Macron and Germany Michele Tantussi/Stringer

Kann Macron sein Ding machen?

CAMBRIDGE – Für alle, die es nicht völkisch und fremdenfeindlich mögen, sondern gern eine offene und liberale Gesellschaft haben, ist Emmanuel Macrons Sieg über Marine Le Pen eine dringend benötigte gute Nachricht. Aber der Kampf gegen den Populismus der politischen Rechten ist noch lange nicht gewonnen.

Obwohl Le Pen in der zweiten Runde neben ihrer eigenen Nationalen Front nur von einer einzigen anderen Partei unterstützt wurde – der kleinen Gruppe Debout la France von Nicolas Dupont-Aignan – hat sie über ein Drittel der Stimmen bekommen. Und die Wahlbeteiligung war im Vergleich zu den vorherigen Präsidentschaftswahlen extrem niedrig, was auf viele enttäuschte Wähler schließen lässt. Sollte Macron in den nächsten fünf Jahren scheitern, wird Le Pen zur Stelle sein, und die völkischen Populisten werden in Europa und anderswo noch mehr an Stärke gewinnen.
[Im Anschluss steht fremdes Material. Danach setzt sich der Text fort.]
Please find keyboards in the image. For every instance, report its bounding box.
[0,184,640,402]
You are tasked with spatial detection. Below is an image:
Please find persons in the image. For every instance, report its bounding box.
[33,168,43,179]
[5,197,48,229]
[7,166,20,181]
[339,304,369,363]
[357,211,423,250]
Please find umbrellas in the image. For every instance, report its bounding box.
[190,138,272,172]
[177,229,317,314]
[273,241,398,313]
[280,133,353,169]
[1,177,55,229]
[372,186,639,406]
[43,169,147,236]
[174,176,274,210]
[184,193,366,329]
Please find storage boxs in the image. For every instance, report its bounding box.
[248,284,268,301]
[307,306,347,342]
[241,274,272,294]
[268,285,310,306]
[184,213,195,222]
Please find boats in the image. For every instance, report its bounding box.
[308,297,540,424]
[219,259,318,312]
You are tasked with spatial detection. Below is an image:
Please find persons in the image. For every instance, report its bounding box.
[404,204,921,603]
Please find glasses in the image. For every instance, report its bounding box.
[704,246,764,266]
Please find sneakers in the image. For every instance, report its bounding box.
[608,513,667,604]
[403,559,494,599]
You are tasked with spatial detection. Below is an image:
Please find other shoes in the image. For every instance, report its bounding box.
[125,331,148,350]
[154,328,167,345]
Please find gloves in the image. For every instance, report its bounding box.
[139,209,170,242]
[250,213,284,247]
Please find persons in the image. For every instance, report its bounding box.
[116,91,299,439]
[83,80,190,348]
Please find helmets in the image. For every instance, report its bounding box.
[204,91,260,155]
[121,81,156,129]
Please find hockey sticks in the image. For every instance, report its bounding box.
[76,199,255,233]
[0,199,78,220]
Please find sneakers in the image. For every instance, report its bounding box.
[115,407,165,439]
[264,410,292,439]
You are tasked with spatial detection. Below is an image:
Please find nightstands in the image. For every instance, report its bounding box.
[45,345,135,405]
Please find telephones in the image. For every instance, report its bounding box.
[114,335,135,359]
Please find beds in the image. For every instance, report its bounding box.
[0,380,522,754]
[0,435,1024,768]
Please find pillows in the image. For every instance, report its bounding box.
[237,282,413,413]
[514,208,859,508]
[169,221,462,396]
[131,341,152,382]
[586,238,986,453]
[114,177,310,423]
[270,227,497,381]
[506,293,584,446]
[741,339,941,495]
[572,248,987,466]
In unserem Anti-Establishment-Zeitalter kam Macron die Tatsache zugute, dass er außerhalb der traditionellen politischen Parteien steht. Als Präsident hingegen ist dies ein erheblicher Nachteil. Seine politische Bewegung „En Marche!“ gibt es erst seit einem Jahr. Nach den Wahlen zur Nationalversammlung wird er bei Null anfangen müssen, um eine legislative Mehrheit aufzubauen.